What Does the Asterisk Mean Next to My Refresh Rate in Windows 11?
The asterisk indicates the chosen mode exceeds the current cable or GPU bandwidth, forcing the system to reduce color depth or apply chroma subsampling. Manually enabling DSC or dropping to 8-bit color usually removes it while preserving text clarity better than letting Windows default to 4:2:2.
Is HDMI 2.1 or DisplayPort 2.1 Better for High-Refresh Gaming in 2026?
DP 2.1b is superior for uncompressed high-refresh PC gaming because of its 80 Gbps ceiling. HDMI 2.1b at 48 Gbps is more console-friendly and often sufficient with DSC, but it cannot match raw 4K/240 Hz performance without compression. Choose based on your primary device.
How Can I Verify I Am Actually Getting the Advertised Refresh Rate?
Navigate to Windows Settings > System > Display > Advanced display and confirm the selected rate has no asterisk. Cross-check with the monitor’s built-in refresh-rate indicator if available, or run the online UFO motion test at 144 Hz or above. If motion still looks inconsistent, investigate frame-time stability in your GPU control panel.
Can a Bad Cable Cause Flicker or Black Screens Even at 60 Hz?
Yes. Insufficient bandwidth or poor shielding can prevent proper EDID handshaking, causing the monitor to lose sync entirely.
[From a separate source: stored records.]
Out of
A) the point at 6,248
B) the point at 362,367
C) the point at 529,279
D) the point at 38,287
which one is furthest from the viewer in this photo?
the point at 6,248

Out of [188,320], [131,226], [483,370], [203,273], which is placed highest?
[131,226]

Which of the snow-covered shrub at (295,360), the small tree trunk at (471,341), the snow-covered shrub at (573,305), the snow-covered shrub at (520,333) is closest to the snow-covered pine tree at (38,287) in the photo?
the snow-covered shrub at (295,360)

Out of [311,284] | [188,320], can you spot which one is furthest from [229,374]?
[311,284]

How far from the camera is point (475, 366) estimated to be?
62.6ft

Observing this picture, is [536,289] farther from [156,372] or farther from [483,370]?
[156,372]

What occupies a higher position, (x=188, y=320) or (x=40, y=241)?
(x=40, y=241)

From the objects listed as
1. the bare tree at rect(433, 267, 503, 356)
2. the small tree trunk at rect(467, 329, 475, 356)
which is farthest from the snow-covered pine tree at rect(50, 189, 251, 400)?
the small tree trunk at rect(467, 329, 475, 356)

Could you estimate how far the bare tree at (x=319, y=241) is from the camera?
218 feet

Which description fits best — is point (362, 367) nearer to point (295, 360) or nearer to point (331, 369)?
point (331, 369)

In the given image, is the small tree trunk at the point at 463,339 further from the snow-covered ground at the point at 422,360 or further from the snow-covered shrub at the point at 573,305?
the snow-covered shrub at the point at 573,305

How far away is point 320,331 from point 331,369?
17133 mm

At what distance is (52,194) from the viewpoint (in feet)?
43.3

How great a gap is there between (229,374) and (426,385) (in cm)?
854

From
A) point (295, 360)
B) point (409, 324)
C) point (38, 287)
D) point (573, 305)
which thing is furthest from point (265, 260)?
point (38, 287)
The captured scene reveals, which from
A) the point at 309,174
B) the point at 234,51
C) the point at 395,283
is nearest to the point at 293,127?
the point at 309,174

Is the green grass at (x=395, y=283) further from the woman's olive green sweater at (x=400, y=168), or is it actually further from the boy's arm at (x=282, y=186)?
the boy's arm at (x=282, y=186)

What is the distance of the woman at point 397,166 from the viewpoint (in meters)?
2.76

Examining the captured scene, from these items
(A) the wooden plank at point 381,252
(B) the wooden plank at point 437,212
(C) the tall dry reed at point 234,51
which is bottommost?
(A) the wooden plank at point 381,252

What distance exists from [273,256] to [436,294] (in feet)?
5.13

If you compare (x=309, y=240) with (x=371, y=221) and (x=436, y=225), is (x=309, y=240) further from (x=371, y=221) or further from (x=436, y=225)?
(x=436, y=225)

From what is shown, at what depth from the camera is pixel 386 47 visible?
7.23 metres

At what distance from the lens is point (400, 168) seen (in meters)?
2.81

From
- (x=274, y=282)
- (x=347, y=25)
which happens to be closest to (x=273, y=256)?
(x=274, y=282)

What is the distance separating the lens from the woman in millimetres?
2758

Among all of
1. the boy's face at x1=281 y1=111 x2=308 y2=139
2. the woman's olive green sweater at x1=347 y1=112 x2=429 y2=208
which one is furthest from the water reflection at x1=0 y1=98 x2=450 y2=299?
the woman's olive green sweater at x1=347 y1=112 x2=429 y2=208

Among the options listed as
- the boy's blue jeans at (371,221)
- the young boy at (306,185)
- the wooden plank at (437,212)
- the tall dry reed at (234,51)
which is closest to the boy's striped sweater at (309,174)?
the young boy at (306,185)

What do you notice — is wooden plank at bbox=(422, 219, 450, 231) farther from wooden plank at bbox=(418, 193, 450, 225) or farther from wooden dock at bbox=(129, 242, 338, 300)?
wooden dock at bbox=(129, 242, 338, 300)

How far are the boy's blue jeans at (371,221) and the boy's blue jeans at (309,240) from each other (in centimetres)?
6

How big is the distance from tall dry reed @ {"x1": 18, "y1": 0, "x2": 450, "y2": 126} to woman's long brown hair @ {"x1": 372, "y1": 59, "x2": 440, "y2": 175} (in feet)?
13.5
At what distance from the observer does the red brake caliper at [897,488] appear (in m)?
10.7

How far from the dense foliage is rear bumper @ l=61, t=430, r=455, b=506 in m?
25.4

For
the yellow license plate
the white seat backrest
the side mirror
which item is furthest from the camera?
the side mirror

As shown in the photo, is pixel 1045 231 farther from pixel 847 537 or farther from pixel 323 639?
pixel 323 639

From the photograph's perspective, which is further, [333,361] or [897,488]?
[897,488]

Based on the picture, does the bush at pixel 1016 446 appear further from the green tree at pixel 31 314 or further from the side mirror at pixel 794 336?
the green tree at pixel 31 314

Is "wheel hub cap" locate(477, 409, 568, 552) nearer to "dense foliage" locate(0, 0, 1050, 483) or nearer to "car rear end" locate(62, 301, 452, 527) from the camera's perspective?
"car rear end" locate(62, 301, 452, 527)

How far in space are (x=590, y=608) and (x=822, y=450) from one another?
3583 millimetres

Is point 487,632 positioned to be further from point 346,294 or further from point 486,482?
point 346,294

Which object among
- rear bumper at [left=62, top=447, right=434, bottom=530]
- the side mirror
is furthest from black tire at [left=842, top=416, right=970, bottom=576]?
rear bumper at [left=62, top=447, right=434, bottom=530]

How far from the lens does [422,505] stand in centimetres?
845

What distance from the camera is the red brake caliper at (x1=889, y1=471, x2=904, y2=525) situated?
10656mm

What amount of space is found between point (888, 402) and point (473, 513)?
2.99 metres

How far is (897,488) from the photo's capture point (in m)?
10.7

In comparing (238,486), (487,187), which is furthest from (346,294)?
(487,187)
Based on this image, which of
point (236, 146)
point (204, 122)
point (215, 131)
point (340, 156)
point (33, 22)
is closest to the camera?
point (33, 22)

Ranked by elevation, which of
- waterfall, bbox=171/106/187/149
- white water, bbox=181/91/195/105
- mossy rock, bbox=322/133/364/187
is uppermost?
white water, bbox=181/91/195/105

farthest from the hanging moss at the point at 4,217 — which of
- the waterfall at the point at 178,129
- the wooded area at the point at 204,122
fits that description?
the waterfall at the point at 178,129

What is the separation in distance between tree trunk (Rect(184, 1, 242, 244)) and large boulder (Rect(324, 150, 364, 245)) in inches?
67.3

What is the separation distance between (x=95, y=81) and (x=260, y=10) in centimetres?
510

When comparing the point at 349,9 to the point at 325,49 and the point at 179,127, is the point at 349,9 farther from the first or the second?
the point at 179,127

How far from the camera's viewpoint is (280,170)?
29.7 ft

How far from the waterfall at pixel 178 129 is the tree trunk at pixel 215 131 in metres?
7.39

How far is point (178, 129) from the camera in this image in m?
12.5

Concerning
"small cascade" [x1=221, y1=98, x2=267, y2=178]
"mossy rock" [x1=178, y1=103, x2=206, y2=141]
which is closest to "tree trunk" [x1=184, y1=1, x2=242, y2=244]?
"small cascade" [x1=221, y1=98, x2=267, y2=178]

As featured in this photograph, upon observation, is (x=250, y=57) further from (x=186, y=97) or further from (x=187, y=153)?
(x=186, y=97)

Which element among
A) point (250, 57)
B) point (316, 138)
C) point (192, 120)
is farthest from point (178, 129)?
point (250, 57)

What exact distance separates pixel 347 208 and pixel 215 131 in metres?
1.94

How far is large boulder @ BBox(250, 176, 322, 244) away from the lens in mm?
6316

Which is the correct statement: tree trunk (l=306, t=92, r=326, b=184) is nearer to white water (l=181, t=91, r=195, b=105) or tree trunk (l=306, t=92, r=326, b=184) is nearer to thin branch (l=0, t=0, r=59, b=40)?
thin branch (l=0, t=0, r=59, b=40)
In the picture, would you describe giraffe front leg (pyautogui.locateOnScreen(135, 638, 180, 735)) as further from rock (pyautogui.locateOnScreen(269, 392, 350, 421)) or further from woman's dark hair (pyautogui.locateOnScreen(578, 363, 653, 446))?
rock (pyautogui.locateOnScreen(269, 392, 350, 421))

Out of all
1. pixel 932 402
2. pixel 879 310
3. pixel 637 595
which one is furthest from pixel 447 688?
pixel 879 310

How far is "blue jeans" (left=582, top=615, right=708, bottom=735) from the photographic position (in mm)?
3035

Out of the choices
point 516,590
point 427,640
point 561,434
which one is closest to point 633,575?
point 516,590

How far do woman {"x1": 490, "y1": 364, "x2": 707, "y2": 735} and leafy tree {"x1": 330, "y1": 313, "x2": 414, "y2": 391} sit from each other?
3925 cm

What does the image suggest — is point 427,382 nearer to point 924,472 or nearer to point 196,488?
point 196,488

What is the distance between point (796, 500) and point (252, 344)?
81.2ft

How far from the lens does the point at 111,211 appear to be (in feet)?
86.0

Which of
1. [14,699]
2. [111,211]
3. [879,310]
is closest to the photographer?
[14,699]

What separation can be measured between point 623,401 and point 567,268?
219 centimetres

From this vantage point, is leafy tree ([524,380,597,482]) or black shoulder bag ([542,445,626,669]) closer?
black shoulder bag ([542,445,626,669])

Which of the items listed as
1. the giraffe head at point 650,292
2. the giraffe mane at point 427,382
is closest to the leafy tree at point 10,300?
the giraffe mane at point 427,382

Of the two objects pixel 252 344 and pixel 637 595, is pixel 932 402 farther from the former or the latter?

Certified cables reduce this risk; generic cables marketed as “2.1 compatible” frequently fail under real load.
Should I Use DSC for 4K High-Refresh on Older GPUs?
DSC is the practical solution for achieving 4K 144 Hz or 160 Hz on DP 1.4 or limited HDMI 2.1 ports. It is visually lossless for gaming and removes the need for chroma subsampling in most cases. Disable it only when your cable and GPU supply enough uncompressed bandwidth.
Which KTC Monitors Need the Strictest Cable Requirements?
Dual-mode 4K models such as the M27P6 and H27P6, plus any 300 Hz+ esports panel pushed to its overclock limit, benefit most from certified high-bandwidth cables. Lower-resolution 360 Hz models like the H25X7 are far more forgiving on cable choice.